This is the most basic method and serves as our baseline. We give the model the math problem and ask it to provide the answer directly, without any examples or instructions to "think step-by-step." 

We test two variants:
* `v1`: Asks for a concise answer with no extra commentary.
* `v2`: Asks for *only* the final numeric answer.

In [None]:
!python scripts/run_experiment.py --experiment direct --variant 1 --sample_numbers 50
!python scripts/run_experiment.py --experiment direct --variant 2 --sample_numbers 50

### **Experiment 2: Zero-Shot CoT**

This method tests the "Chain-of-Thought" (CoT) concept. We don't provide any examples, but we add a simple phrase like "Let's think step by step" to the prompt. This encourages the model to generate a reasoning process *before* giving the final answer, which often improves accuracy on complex problems.

* `v1`: Uses the classic "Let's think step by step."
* `v2`: Uses a slightly different prompt: "Reason through it carefully and stepwise."

INPUT DATA:
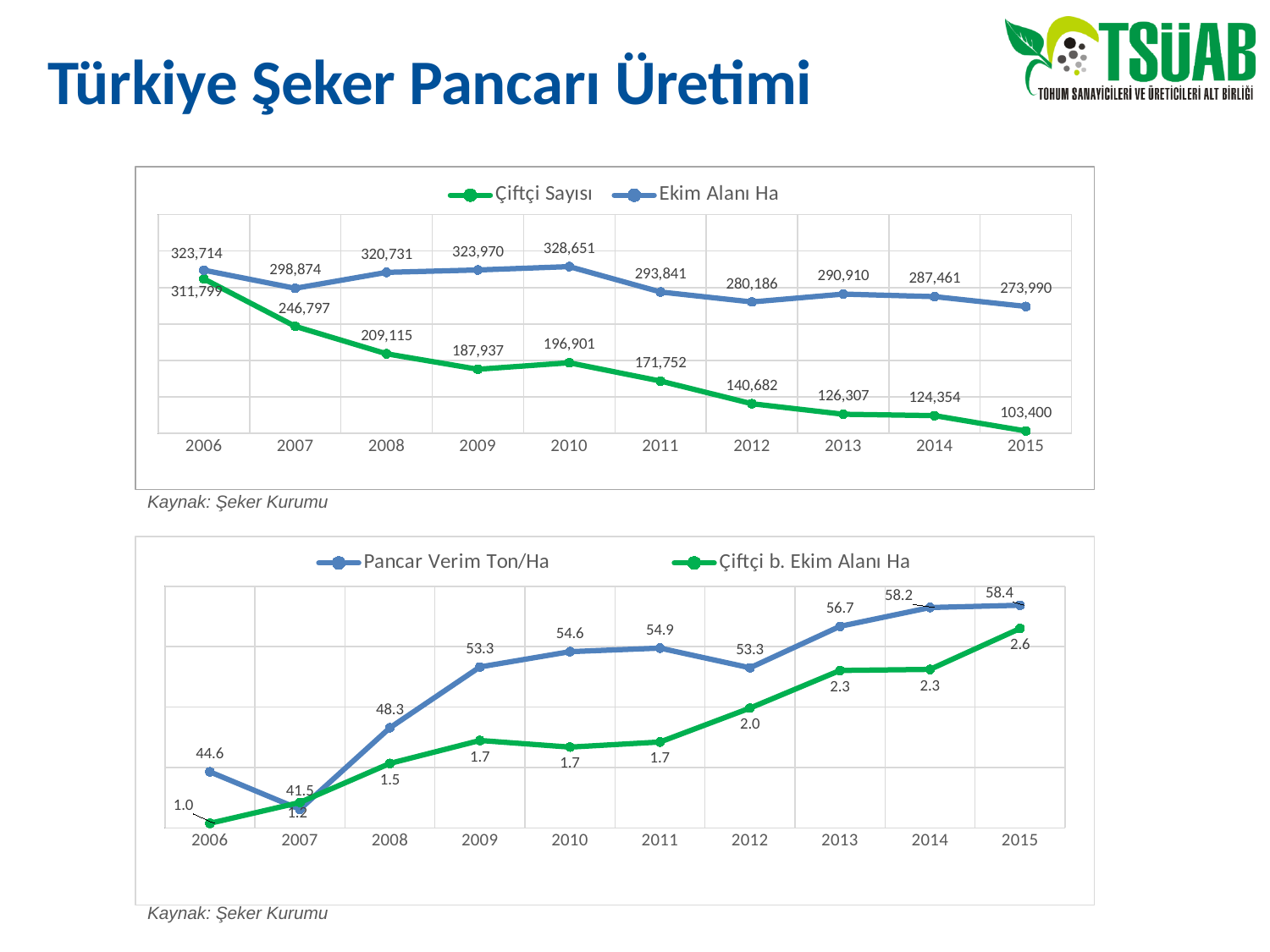
In the bottom chart, what is the Pancar Verim Ton/Ha value for 2013? 56.7 In the top chart, what is the difference between the Çiftçi Sayısı values for 2006 and 2007? 65,002 In the top chart, what is the Ekim Alanı Ha value for 2010? 328,651 In the top chart, what is the Çiftçi Sayısı value for 2015? 103,400 In the top chart, which year has the highest Ekim Alanı Ha value? 2010 In the top chart, which year has the lowest Çiftçi Sayısı value? 2015 In the bottom chart, which year has the lowest Pancar Verim Ton/Ha value? 2007 In the bottom chart, how many years are plotted on the x axis? 10 What type of chart is the bottom chart? line chart In the bottom chart, what is the Çiftçi b. Ekim Alanı Ha value for 2012? 2.0 In the top chart, does Çiftçi Sayısı generally rise or fall from 2006 to 2015? fall In the top chart, how many series does the legend list? 2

ACTIVITY: Write the next part of the notebook excerpt above on prompting methods for math problems, starting right after its last line.

REPLY TO THE TASK:
In [None]:
!python scripts/run_experiment.py --experiment zero_shot --variant 1 --sample_numbers 50
!python scripts/run_experiment.py --experiment zero_shot --variant 2 --sample_numbers 50

### **Experiment 3: Few-Shot (Positive)**

In this experiment, we provide the model with a few *correct* examples (shots) of questions and their step-by-step solutions before giving it the new problem. The idea is that the model learns the correct format and reasoning pattern from these examples (`in-context learning`).

We test this with 2, 4, and 8 shots loaded from `data/prompts/`.

In [None]:
!python scripts/run_experiment.py --experiment few_shot --shots 2 --sample_numbers 50
!python scripts/run_experiment.py --experiment few_shot --shots 4 --sample_numbers 50
!python scripts/run_experiment.py --experiment few_shot --shots 8 --sample_numbers 50

### **Experiment 4: Few-Shot (Negative)**

This is a counter-intuitive test. We provide the model with examples of questions that are solved *incorrectly*. The goal is to see if the model learns the *format* of reasoning (Q&A) while being smart enough to *ignore* the flawed logic, or if it gets confused and copies the mistakes.

We test this with 2, 4, and 8 "wrong" shots loaded from `data/prompts/`.

In [None]:
!python scripts/run_experiment.py --experiment wrong_shot --shots 2 --sample_numbers 50
!python scripts/run_experiment.py --experiment wrong_shot --shots 4 --sample_numbers 50
!python scripts/run_experiment.py --experiment wrong_shot --shots 8 --sample_numbers 50

### **Experiment 5: Self-Consistency**

This method uses a "majority vote" approach. We run the same prompt multiple times (K=3, K=4, K=5) with sampling enabled (`do_sample=True`), which produces different reasoning paths. We then extract the final answer from each path and choose the answer that appears most frequently.

This helps to reduce the impact of a single flawed reasoning path.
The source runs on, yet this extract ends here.